Human rights groups report that members of opposition groups are "flogged." One man recounted how the president's forces "cut his ears off with scissors." In addition to recurring accusations that the Obiang regime has targeted citizens in exile for assassination, the State Department notes the following characteristics of Equatorial Guinea's sparkling human rights record:
...abridgement of citizens' right to change their government; torture, beating, and other physical abuse of prisoners and detainees by security forces; harsh and life-threatening prison conditions; impunity; arbitrary arrest, detention, and incommunicado detention; harassment and deportation of foreign residents; judicial corruption and lack of due process; restrictions on the right to privacy; severe restrictions on freedom of speech and of the press; restrictions on the right of assembly, association, and movement; government corruption; violence and discrimination against women; trafficking in persons; discrimination against ethnic minorities; restrictions on labor rights and child labor; and forced child labor.
Taking advantage of the favorable climate for efficient exploitation, U.S. energy interests have established a firm foothold in the country. ExxonMobil, ChevronTexaco, Halliburton, and Marathon Oil are all feeding from the trough, as two-thirds of Equatorial Guinea's substantial oil production goes into U.S. hands. Accordingly, the U.S. embassy (shut down in 1995, after the atypically outspoken then-U.S. envoy received death threats for daring to criticize Obiang and before the oil boom was in full swing) was reopened by the Bush administration to manage this burgeoning partnership.

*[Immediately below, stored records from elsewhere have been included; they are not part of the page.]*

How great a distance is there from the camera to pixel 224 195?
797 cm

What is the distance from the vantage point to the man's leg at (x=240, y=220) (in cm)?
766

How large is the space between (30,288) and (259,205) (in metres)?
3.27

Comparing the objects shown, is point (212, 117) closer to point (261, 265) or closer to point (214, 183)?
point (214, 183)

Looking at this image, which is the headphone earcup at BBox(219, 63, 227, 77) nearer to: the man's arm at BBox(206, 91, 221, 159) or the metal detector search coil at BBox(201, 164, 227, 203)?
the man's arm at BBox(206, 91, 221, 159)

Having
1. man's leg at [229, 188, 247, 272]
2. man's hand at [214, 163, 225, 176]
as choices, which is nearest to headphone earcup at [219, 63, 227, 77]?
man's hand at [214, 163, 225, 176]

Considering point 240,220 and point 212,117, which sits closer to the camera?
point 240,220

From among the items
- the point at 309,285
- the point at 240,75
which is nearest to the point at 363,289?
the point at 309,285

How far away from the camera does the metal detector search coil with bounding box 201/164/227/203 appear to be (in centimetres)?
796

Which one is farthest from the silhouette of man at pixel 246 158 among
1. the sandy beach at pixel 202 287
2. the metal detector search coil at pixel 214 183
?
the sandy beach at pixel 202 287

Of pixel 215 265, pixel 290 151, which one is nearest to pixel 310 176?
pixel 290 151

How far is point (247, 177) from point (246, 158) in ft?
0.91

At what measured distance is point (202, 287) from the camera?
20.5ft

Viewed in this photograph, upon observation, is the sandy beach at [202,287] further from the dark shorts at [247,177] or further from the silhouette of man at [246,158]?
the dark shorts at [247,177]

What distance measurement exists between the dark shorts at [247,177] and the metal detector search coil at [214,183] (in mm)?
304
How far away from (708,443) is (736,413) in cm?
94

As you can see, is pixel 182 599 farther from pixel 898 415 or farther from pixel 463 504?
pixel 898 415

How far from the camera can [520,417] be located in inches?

Thanks to Western benevolence, the macroeconomy is booming, one of the world's fastest-growing, though mysteriously, as Peter Maass writes: "Per capita, it is one of the richest countries on the continent; rated by how much money ends up in the pockets of people not related to the president, it remains one of the poorest."

Not unfairly, China has taken quite a beating in Western media for its unsavory alliances in Africa, which are uniformly understood to be about securing access to natural resources and markets with little to no regard for human rights.

Yet the same elementary point about the United States somehow escapes the penetrating eyes of the Western intelligentsia, who display a marked tendency to simply ignore human rights violations in U.S.-allied states with expansive energy reserves (tellingly, the press posed two questions to Rice when she appeared with Obiang in Washington before their meeting - both of which were about Iran) - a fact perceived rather easily by others.

Says Gabriel Nguema Lima, one of Obiang's sons, who is "in effective control of the ministry of mines and energy," overseeing the country's oil industry: “The United States, like China, is careful not to get into internal issues.”

Nothing different should be expected from a world power without an enlivened citizenry that demands otherwise.